Periodically running python programsKiran Koduru • Apr 23, 2018 • 8 minutes to read
When I learned to program, one of the things I wanted to do was run tasks, jobs, functions, programs etc. on a periodic basis. On my journey with python I learned that there are multiple techniques to accomplish this. I learned that I could run a program in the background in the command line or run it as a cron. There are also a combination of python packages that are available which can be useful in running background tasks. I will try to walk to some of them during this post. Forewarning, this is a long post so if you would like to put a pin in it and comeback later, I totally understand. I will try and break in down in multiple posts so it’s easier to come back to. For beginners to python and Unix I would recommend reading the whole series in order to get an idea of working with periodic tasks in python or Unix environments.
Before we begin, have you ever wondered, after you have done writing a program, how would you go about trying to run the program periodically?

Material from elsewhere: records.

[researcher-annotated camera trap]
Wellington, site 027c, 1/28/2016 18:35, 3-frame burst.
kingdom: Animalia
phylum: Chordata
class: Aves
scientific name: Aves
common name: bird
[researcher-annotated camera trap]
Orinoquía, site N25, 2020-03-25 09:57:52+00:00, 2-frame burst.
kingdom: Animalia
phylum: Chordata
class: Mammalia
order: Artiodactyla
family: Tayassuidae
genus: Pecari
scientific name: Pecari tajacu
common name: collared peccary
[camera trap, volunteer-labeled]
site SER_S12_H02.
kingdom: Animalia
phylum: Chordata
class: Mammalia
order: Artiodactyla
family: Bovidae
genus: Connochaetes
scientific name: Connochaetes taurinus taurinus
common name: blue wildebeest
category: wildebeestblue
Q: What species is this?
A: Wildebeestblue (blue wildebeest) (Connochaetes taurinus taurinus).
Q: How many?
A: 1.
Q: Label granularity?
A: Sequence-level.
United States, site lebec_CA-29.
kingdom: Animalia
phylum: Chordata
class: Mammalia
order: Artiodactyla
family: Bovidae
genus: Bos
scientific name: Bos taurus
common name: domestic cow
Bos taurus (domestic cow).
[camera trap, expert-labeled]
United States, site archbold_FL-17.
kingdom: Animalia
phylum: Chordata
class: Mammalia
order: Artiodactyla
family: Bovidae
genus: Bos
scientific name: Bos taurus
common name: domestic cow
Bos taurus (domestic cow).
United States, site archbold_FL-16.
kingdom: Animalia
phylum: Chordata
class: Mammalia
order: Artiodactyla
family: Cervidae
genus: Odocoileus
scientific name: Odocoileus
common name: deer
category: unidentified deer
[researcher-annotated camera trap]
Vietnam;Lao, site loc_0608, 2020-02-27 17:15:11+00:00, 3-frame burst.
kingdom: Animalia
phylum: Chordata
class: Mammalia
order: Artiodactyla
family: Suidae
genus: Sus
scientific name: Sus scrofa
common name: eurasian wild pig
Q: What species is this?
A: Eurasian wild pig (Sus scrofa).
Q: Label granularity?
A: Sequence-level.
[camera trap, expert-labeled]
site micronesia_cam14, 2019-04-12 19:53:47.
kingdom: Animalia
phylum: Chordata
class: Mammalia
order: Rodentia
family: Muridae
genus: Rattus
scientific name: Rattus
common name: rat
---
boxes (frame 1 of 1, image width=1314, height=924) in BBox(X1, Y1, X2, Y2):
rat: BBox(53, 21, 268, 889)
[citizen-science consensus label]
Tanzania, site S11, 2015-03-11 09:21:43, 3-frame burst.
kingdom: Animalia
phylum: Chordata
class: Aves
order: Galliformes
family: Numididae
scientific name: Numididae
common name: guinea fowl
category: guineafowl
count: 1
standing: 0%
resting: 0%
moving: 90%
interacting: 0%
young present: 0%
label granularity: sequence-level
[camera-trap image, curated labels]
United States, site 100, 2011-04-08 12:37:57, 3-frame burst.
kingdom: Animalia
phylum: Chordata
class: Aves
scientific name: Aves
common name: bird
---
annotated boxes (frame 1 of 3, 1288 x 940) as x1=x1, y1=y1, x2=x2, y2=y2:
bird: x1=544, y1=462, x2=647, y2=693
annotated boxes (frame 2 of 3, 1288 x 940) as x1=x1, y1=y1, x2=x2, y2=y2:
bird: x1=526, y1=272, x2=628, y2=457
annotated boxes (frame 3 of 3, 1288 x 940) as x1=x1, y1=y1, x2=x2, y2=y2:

In my earlier days when I started to program, I was excited I wrote a program that worked but, I wanted to run it at regular intervals. One such program I wrote was scraping data from multiple websites. I wondered, how could I scrape information periodically in-order to have the freshest data always. I’ll try and explain in a series of posts how would you go about setting up running a basic cron to a bit of advanced workflows used in python that simulate periodic tasks via celery. So I hope this helps you in some ways.
I need to start with a program. Something that can be run as background task. My side project needed emails to be sent out periodically, so what better way than automating the schedule for the emails to be sent.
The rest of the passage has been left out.